Что бы вы порекомендовали из петербургской литературной готики любителю Юрия Юркуна?

Дмитрий Быков
>250

Ну вот как вы можете любить Юркуна, я тоже совсем не поминаю. Потому что Юркун, по сравнению с Кузминым — это всё-таки «разыгранный Фрейшиц перстами робких учениц».

Юркун, безусловно, нравился Кузмину и нравился Ольге Арбениной, но совершенно не в литературном своем качестве. Он был очаровательный человек, талантливый художник. Видимо, душа любой компании. И всё-таки его проза мне представляется чрезвычайно слабой. И «Шведские перчатки», и «Дурная компания» — всё, что напечатано (а напечатано довольно много), мне представляется каким-то совершенным детством.

Он такой мистер Дориан, действительно. Но ведь от Дориана не требовалось ни интеллектуальное богатство, не стилистическая утонченность. А рисовал он очень хорошо. Покойный Андрей Петров, любитель и собиратель акварелей, а заодно главред «Молодой гвардии», показывал мне многие рисунки Арбениной и Юркуна. Это замечательно.

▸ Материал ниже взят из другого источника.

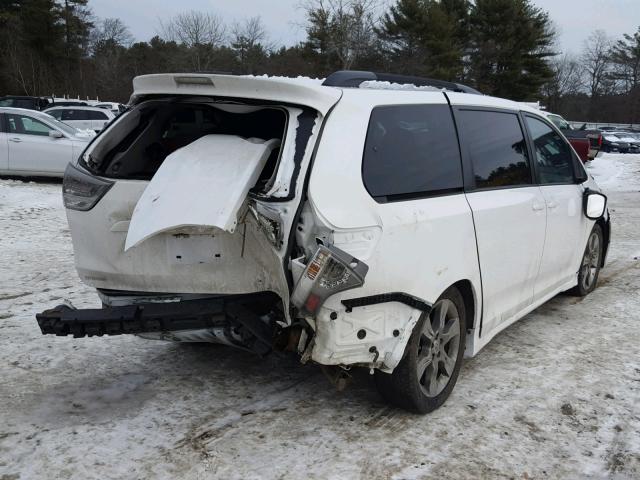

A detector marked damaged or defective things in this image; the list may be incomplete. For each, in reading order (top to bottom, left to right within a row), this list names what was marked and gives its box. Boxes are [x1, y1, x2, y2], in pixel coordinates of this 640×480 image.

broken taillight [62, 163, 114, 210]
shattered plastic piece [124, 133, 278, 249]
damaged white van [37, 71, 612, 412]
broken taillight [292, 244, 368, 318]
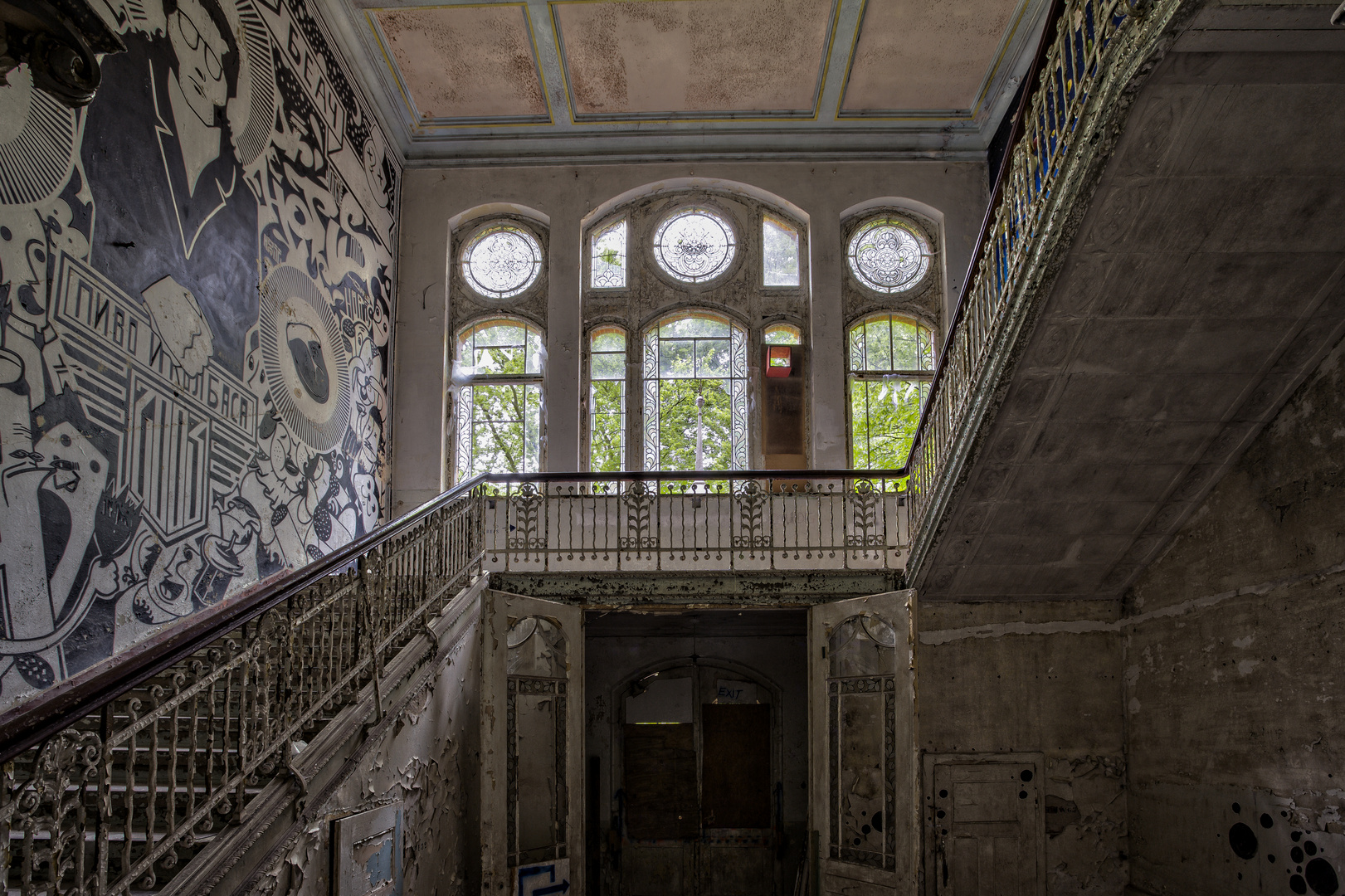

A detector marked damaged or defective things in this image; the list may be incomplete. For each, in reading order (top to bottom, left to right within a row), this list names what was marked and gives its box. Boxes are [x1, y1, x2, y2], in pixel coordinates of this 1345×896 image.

peeling plaster wall [265, 607, 481, 893]
peeling plaster wall [919, 600, 1129, 893]
peeling plaster wall [1124, 334, 1345, 893]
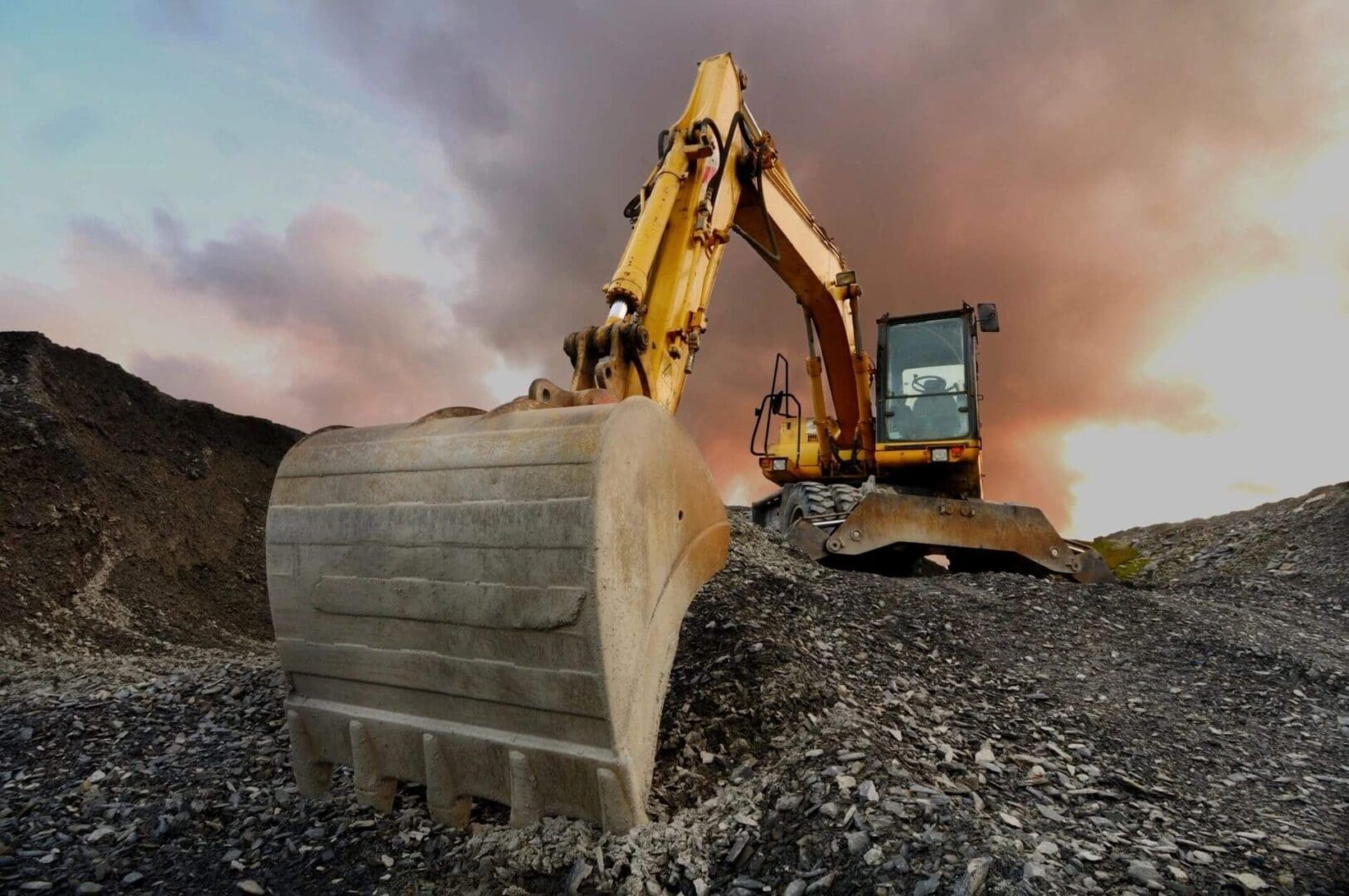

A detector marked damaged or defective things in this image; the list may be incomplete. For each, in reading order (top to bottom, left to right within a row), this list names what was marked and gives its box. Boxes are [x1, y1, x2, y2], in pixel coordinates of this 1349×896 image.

rusted metal [815, 485, 1111, 585]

Что касается готики. Понимаете, Петербург вообще очень готический город, потому что город, лежащий среди болот, всегда полагает мир лежащим во зле. Город, возросший среди сплошной Московии как такие ворота Запада, естественно, обладает готическим мировоззрением, ощущением собственной светоносности среди сплошной полярной тьмы.

Поэтому готическая тема в Петербурге очень актуальна. И начиная с Гоголя, вся петербургская готика строится по таким классическим романтическим гофмановским лекалам. И даже очень забавно, что именно Петербург был столицей фантастической, гротескной, сюрреалистической прозы. Иногда реалистической. Готика может быть реалистической — достаточно, чтобы в основе ее лежало мрачное мироощущение. Вот как у Рида Грачева. Это же необязательно, чтобы призраки по улицам бегали. Вполне достаточно, чтобы человек ходил по городу с ощущением, что этот город пустой и страшный. И вот Рид Грачев такой.

Владимир Марамзин — один из моих любимых петербургских авторов, такой мастер постхармсовского гротеска. Очаровательный человек, кстати, очень много сделавший для выпуска первого машинописного собрания Бродского — вот этого четырехтомника, который до сих пор лежит в основе всех его самых полных изданий. Отважный собиратель не только наследия Бродского, но и наследия всех петербургских младоконцептуалистов и пост-обэриутов, и вообще подпольных литераторов. Марамзин, кстати, образчик такой не совсем готики, но скорее такого мрачного гротеска. При этом иногда очень веселого.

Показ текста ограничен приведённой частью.